WHAT THIS TASK INVOLVES.
Can you quote the passage on UK audit and corporate governance reform in full, word for word?

PROVIDED PASSAGE.
########################################
The Financial Reporting Council (FRC) recently announced plans to overhaul corporate governance in the UK and in addition published guidance for auditors – the first of its kind in the UK – to help improve how they exercise professional judgement. These have been issued when progress is being made on the long-awaited reform of audit regulation and corporate governance.
The FRC’s earlier consultation on ISA600 (group audits) with a focus on “misstatement at the financial statement level” and the “need for robust communication between group and component auditors” was accompanied by the International Auditing and Assurance Standards Board’s (IAASB) review on ISA 570 (Revised), “Going Concern”, which aims to, among other things, to “enhance transparency with respect to the auditor’s responsibilities”.
Reviews such as these are timely and welcomed. Those audits which have made headlines recently in the UK are from accounts filed before the pandemic took hold in early 2020, supposedly when all the necessary checks and balances were in place and working practices firmly established.
########################################
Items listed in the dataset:
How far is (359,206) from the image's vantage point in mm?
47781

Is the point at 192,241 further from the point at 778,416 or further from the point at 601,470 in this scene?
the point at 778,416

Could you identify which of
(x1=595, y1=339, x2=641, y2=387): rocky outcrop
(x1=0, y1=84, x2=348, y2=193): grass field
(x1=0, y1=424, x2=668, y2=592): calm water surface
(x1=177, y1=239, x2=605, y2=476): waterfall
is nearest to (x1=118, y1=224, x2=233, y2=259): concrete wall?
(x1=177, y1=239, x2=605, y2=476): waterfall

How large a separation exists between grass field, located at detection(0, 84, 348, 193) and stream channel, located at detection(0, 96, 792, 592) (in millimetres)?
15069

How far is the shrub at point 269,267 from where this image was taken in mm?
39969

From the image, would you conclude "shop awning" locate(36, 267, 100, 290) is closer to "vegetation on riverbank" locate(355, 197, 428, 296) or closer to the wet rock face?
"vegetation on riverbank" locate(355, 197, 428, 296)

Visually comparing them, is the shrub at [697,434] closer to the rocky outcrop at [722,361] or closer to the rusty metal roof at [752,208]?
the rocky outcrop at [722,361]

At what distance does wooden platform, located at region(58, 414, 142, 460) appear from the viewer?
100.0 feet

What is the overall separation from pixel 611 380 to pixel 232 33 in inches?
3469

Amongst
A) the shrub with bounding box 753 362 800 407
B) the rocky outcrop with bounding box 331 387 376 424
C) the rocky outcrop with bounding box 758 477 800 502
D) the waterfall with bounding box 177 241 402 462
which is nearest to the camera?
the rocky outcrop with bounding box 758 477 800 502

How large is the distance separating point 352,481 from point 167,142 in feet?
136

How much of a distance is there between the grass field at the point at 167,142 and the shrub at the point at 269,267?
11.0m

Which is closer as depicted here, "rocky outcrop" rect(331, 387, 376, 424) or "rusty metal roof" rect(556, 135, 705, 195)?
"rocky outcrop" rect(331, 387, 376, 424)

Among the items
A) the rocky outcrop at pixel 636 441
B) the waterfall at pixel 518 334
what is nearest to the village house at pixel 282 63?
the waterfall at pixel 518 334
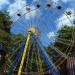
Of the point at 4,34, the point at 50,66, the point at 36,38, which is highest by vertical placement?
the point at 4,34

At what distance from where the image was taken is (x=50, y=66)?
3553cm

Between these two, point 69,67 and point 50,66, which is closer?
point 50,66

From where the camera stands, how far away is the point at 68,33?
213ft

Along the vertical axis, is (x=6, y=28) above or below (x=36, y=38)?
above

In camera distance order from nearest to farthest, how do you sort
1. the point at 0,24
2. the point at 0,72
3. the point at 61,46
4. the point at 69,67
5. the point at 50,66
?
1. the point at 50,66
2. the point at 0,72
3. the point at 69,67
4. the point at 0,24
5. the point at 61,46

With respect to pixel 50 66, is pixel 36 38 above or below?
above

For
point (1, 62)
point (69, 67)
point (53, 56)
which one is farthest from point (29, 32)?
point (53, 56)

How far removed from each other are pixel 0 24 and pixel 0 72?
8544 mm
########################################
ANSWER SECTION.
The Financial Reporting Council (FRC) recently announced plans to overhaul corporate governance in the UK and in addition published guidance for auditors – the first of its kind in the UK – to help improve how they exercise professional judgement. These have been issued when progress is being made on the long-awaited reform of audit regulation and corporate governance.
The FRC’s earlier consultation on ISA600 (group audits) with a focus on “misstatement at the financial statement level” and the “need for robust communication between group and component auditors” was accompanied by the International Auditing and Assurance Standards Board’s (IAASB) review on ISA 570 (Revised), “Going Concern”, which aims to, among other things, to “enhance transparency with respect to the auditor’s responsibilities”.
Reviews such as these are timely and welcomed. Those audits which have made headlines recently in the UK are from accounts filed before the pandemic took hold in early 2020, supposedly when all the necessary checks and balances were in place and working practices firmly established.